» Task prompt: Your task is to transcribe, word for word, the line containing "I love my smile." and all lines that follow it to the end of the entries. Leave out the pictures.

» Collected data entries:
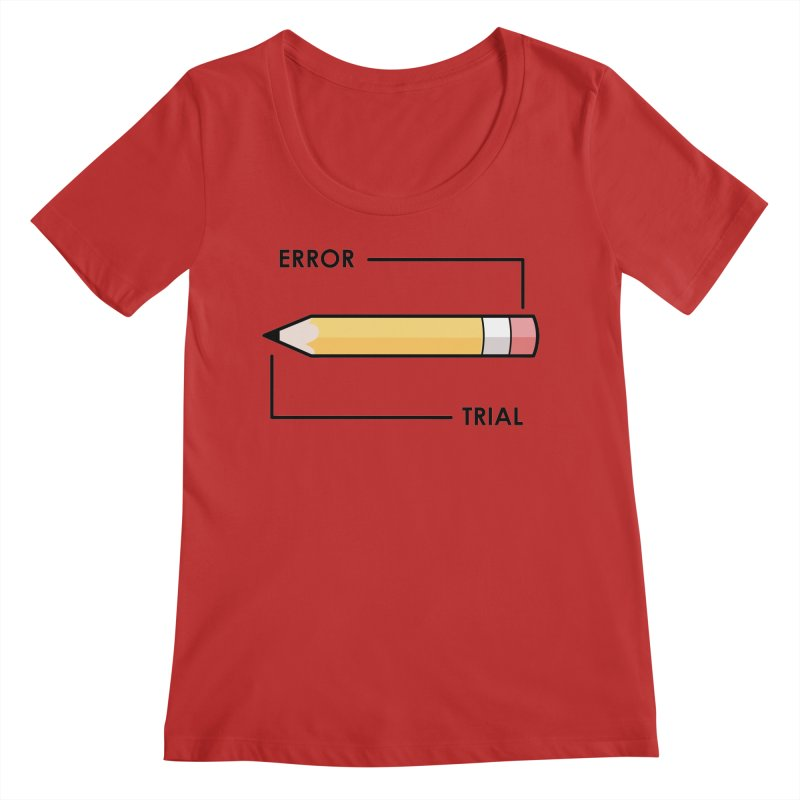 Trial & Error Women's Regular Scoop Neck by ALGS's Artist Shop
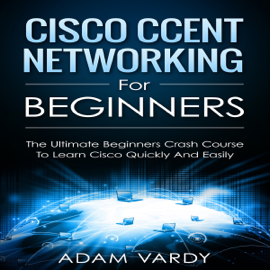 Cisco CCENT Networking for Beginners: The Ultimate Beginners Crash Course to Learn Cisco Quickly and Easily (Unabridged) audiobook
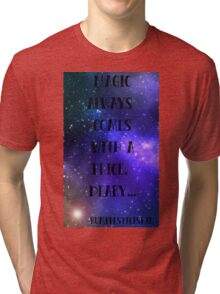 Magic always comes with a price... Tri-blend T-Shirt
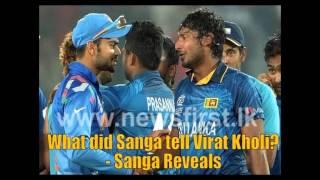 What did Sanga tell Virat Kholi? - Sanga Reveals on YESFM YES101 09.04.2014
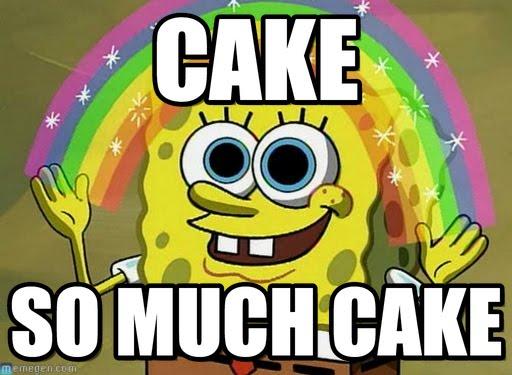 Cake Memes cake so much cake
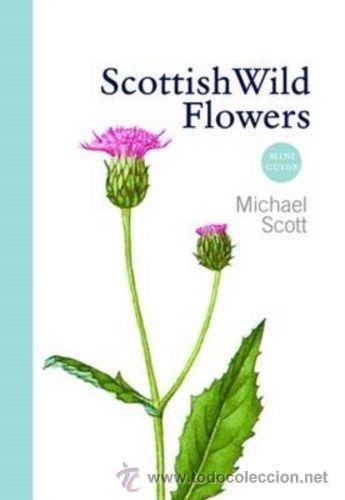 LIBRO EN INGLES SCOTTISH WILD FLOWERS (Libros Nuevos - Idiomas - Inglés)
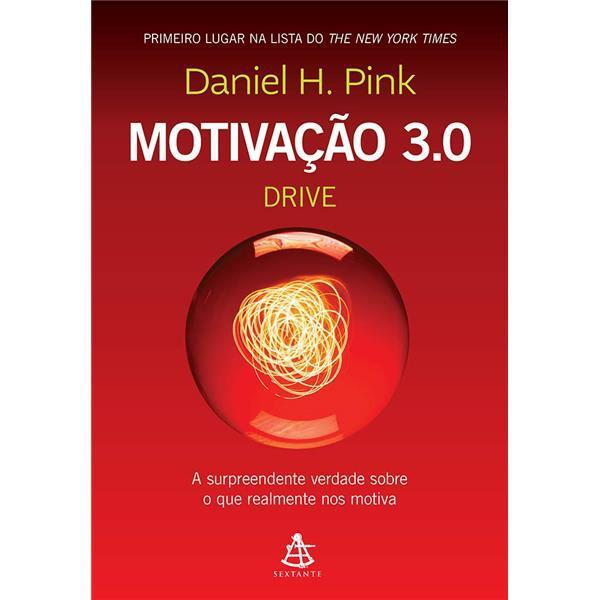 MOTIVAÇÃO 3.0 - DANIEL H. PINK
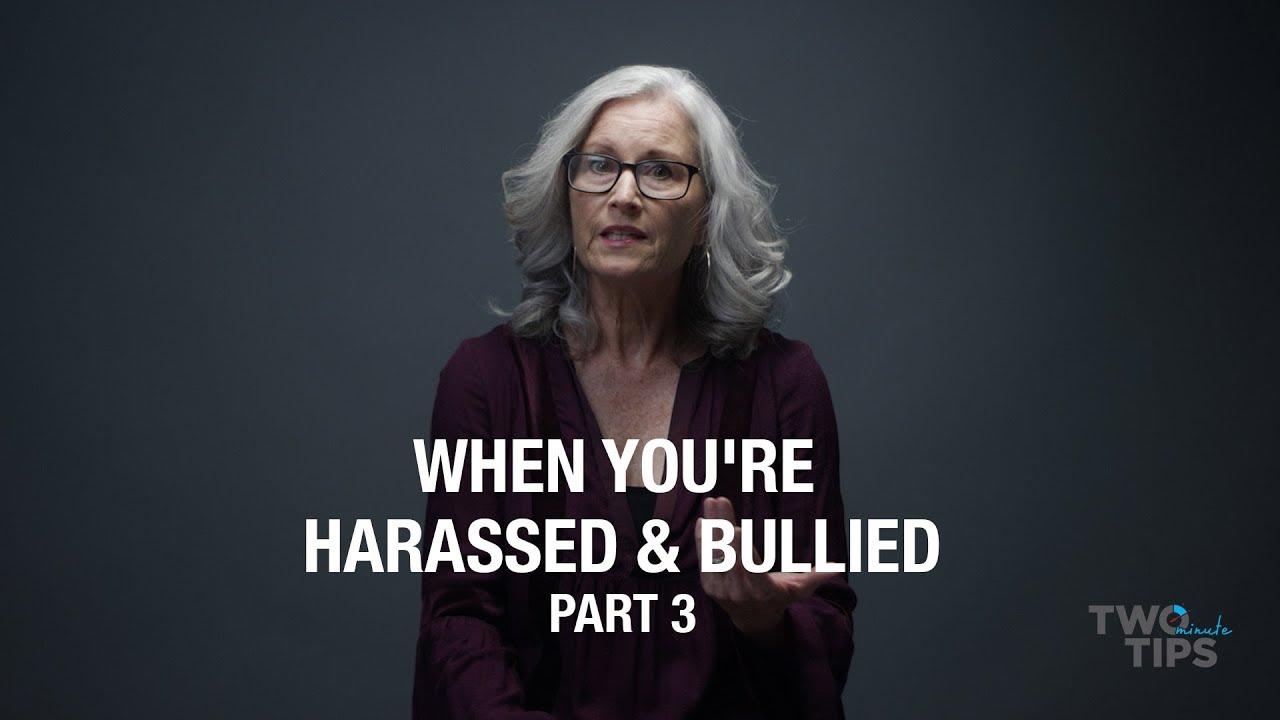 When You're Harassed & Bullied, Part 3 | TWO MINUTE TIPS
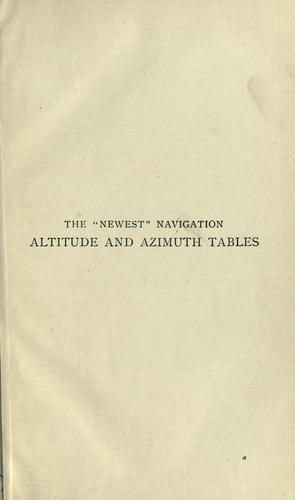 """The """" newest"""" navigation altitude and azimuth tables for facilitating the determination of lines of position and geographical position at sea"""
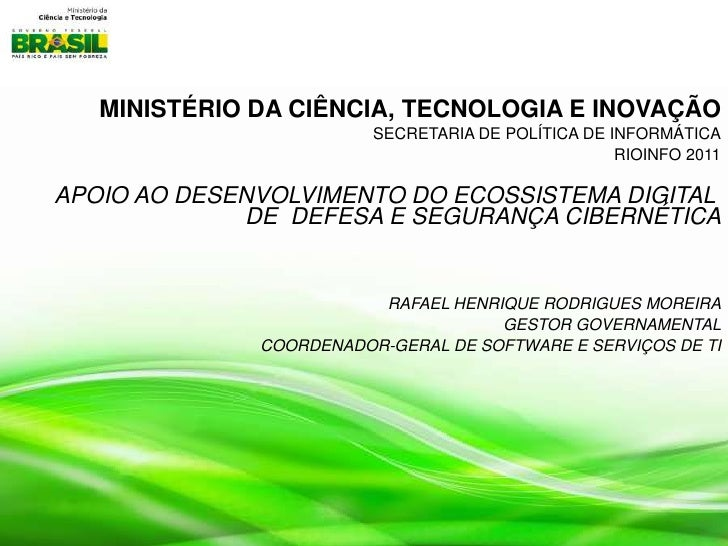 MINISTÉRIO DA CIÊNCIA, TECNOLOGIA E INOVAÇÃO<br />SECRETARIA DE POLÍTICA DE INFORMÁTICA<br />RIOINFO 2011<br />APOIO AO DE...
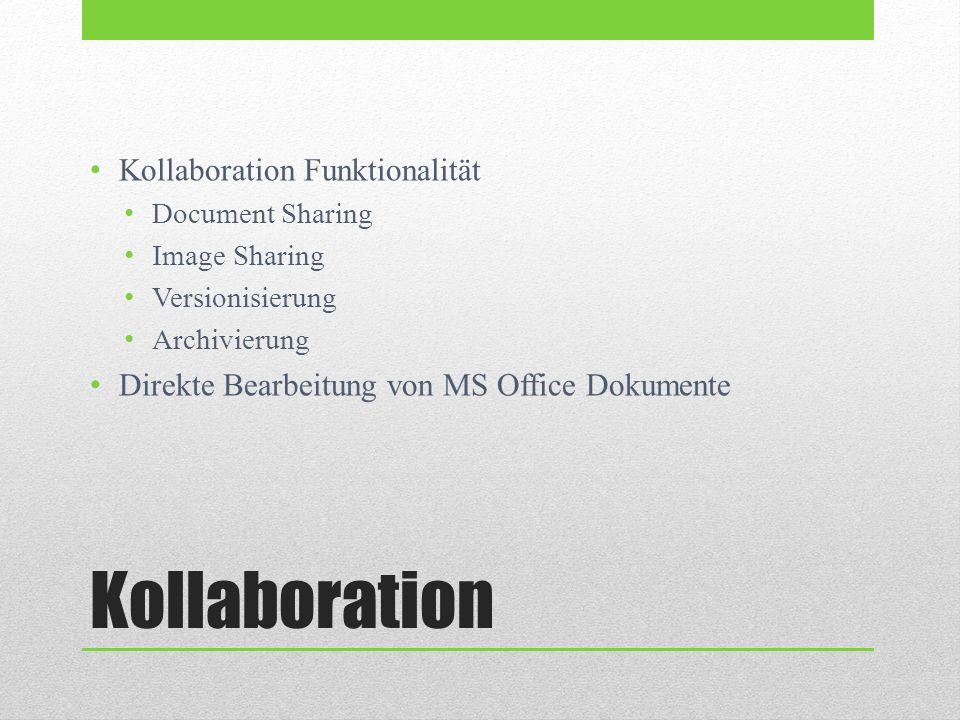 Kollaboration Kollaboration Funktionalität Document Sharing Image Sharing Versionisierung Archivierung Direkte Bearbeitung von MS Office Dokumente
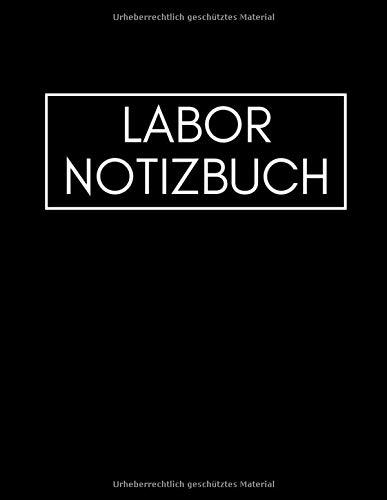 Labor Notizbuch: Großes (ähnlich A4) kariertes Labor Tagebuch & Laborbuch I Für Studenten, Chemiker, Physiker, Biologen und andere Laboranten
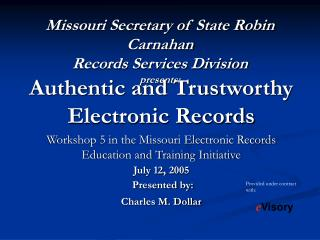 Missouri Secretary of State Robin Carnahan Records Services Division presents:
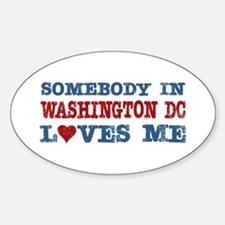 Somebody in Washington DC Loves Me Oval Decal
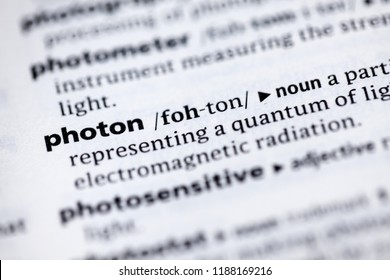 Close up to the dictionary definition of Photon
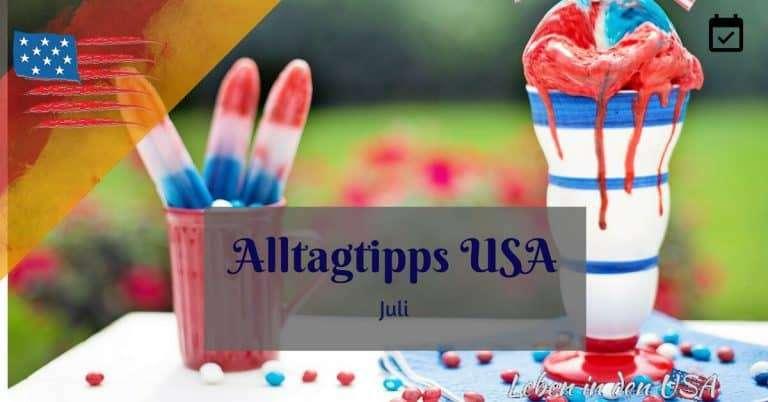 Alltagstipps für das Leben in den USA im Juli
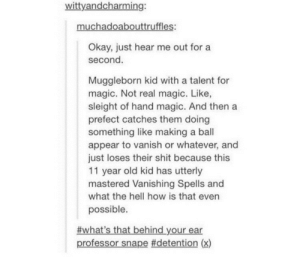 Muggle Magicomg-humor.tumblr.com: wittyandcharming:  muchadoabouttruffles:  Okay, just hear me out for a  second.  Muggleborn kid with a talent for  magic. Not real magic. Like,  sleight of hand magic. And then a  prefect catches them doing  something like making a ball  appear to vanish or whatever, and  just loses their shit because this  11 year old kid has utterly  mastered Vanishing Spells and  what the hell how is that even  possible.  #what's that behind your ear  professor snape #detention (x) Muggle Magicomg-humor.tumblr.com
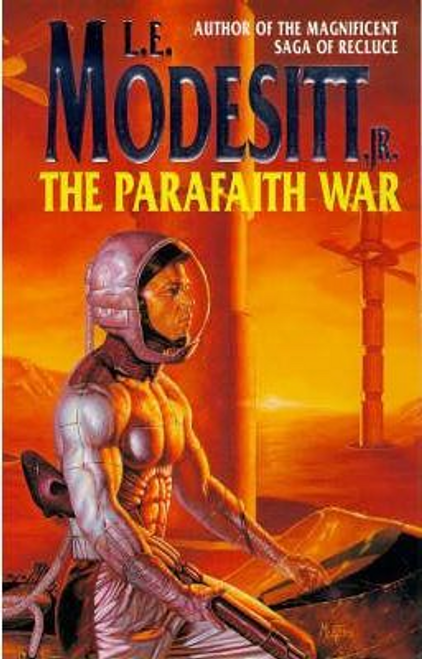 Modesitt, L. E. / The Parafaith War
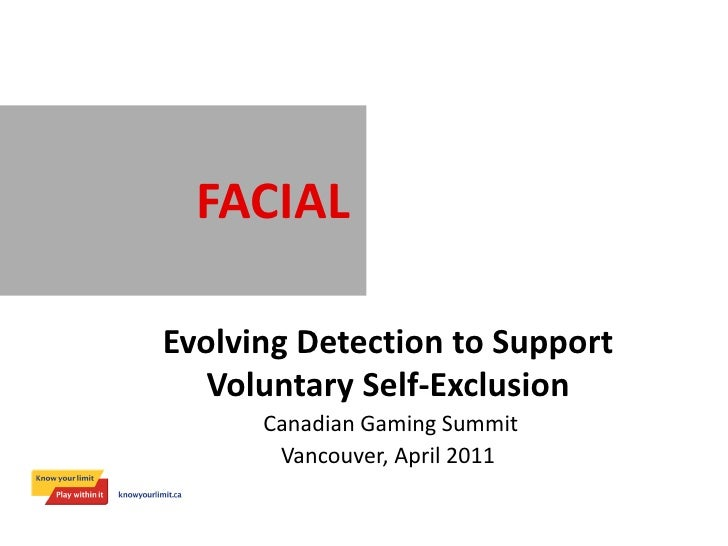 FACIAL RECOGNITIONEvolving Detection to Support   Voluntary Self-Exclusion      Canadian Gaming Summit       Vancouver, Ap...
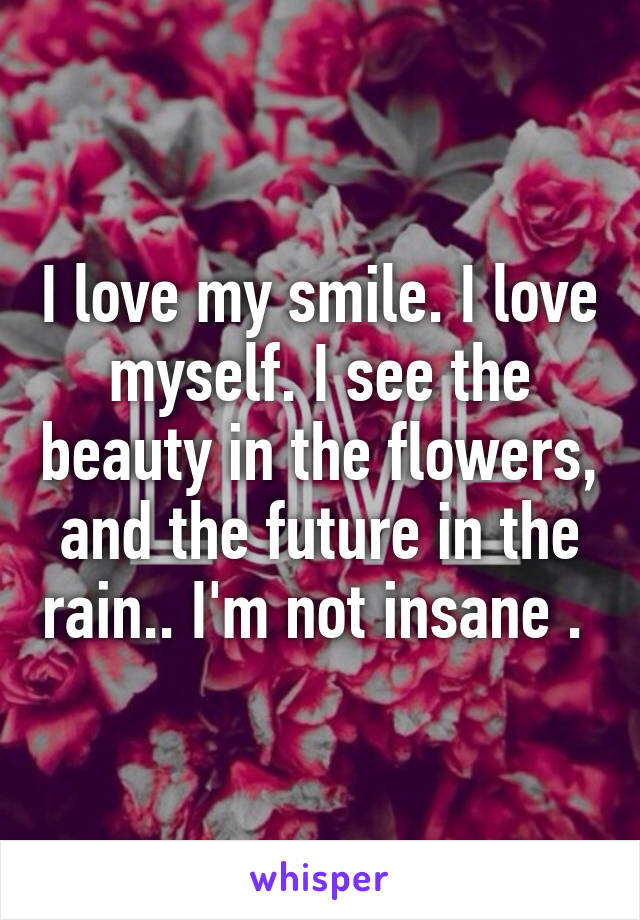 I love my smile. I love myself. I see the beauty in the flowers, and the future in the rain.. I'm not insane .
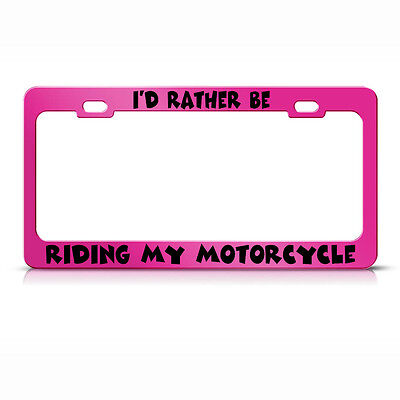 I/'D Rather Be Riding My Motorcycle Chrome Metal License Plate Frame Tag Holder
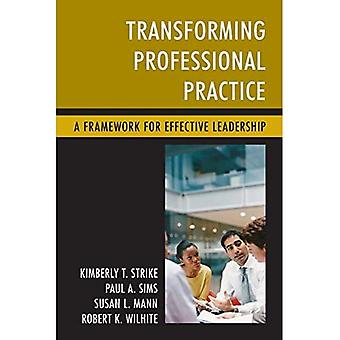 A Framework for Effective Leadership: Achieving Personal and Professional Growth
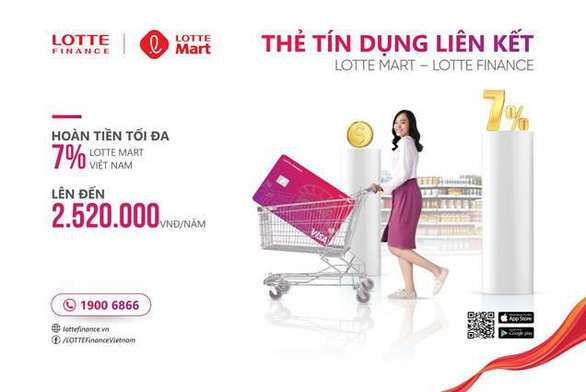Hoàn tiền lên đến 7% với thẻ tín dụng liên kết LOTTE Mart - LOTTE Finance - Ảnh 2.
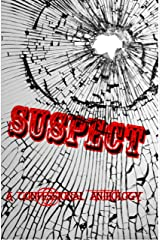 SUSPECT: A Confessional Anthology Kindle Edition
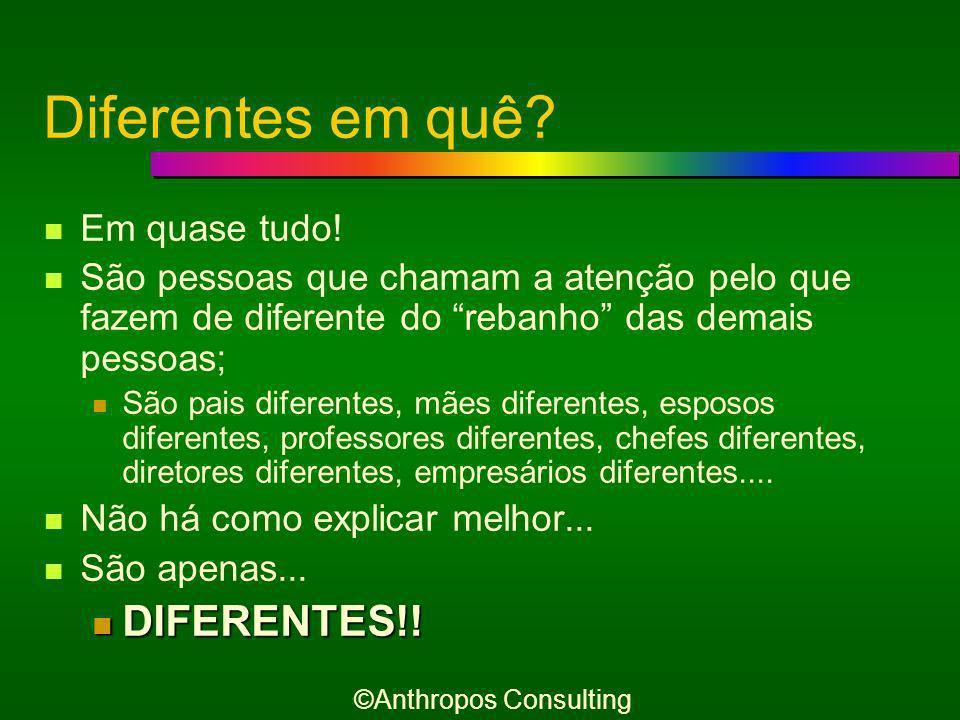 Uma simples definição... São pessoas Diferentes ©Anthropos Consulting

» Written reply:
 I love my smile. I love myself. I see the beauty in the flowers, and the future in the rain.. I'm not insane .
 I/'D Rather Be Riding My Motorcycle Chrome Metal License Plate Frame Tag Holder
 A Framework for Effective Leadership: Achieving Personal and Professional Growth
Hoàn tiền lên đến 7% với thẻ tín dụng liên kết LOTTE Mart - LOTTE Finance - Ảnh 2.
 SUSPECT: A Confessional Anthology Kindle Edition
 Uma simples definição... São pessoas Diferentes ©Anthropos Consulting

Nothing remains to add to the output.